Breaking News
Loading...
Thursday, December 15, 2011

AIDS dan Dunia Kerja
Peringatan Hari AIDS Sedunia (HAS) yang jatuh pada tanggal 1 Desember diperingati untuk menumbuhkan kesadaran terhadap epidemi AIDS di seluruh dunia. Kegiatan ini pertama kali  digagas pada pertemuan menteri kesehatan sedunia mengenai program-program untuk pencegahan AIDS tahun 1988. Dan sejak saat itulah, HAS mulai diperingati oleh pemerintah, LSM dan berbagai yayasan amal di seluruh dunia. Di tahun 2011 ini,  peringatan HAS mengusung tema “Lindungi Pekerja dan Dunia Usaha dari HIV dan AIDS”. Dengan sub tema  penanggulangan HIV dan AIDS di tempat kerja sebagai bagian dari upaya peningkatan keselamatan dan kesehatan kerja.

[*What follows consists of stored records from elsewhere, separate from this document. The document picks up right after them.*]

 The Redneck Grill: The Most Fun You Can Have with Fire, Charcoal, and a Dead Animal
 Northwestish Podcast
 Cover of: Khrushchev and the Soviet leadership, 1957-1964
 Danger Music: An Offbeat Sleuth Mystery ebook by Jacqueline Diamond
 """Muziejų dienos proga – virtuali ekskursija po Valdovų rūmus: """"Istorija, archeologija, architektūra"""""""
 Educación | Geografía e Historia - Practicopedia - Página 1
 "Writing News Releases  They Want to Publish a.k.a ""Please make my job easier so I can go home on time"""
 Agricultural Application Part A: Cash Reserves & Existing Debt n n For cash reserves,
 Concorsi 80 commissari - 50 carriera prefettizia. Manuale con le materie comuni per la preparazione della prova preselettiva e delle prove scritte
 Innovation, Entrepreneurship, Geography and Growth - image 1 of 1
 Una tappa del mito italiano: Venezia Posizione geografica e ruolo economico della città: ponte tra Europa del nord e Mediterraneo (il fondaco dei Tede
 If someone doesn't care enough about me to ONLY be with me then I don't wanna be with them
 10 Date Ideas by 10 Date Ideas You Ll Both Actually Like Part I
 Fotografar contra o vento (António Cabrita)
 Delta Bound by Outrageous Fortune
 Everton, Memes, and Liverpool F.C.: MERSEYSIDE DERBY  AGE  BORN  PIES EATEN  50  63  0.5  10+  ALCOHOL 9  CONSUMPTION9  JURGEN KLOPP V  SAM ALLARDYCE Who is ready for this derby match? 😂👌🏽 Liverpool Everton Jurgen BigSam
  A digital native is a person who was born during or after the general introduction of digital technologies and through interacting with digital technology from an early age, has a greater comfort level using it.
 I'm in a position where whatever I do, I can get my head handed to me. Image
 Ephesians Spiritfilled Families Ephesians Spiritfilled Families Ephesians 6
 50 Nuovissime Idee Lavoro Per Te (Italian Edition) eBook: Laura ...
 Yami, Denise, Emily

Pada awalnya  epidemi HIV dan AIDS menjadi urusan sebagian orang saja yang di anggap sebagai bagian dari dampak aktifitas seksual/narkoba. Tetapi perkembangan  dewasa ini kita tidak bisa lagi menganggap bahwa HIV dan AIDS adalah penyakit dari golongan atau masyarakat tertentu. Faktanya, di seluruh dunia bahkan di semua provinsi di Indonesia tidak ada satupun wilayah yang bebas dari HIV dan AIDS. Sehingga tanggung jawab untuk pencegahan dan penanggulangannya  membutuhkan peran serta seluruh  masyarakat.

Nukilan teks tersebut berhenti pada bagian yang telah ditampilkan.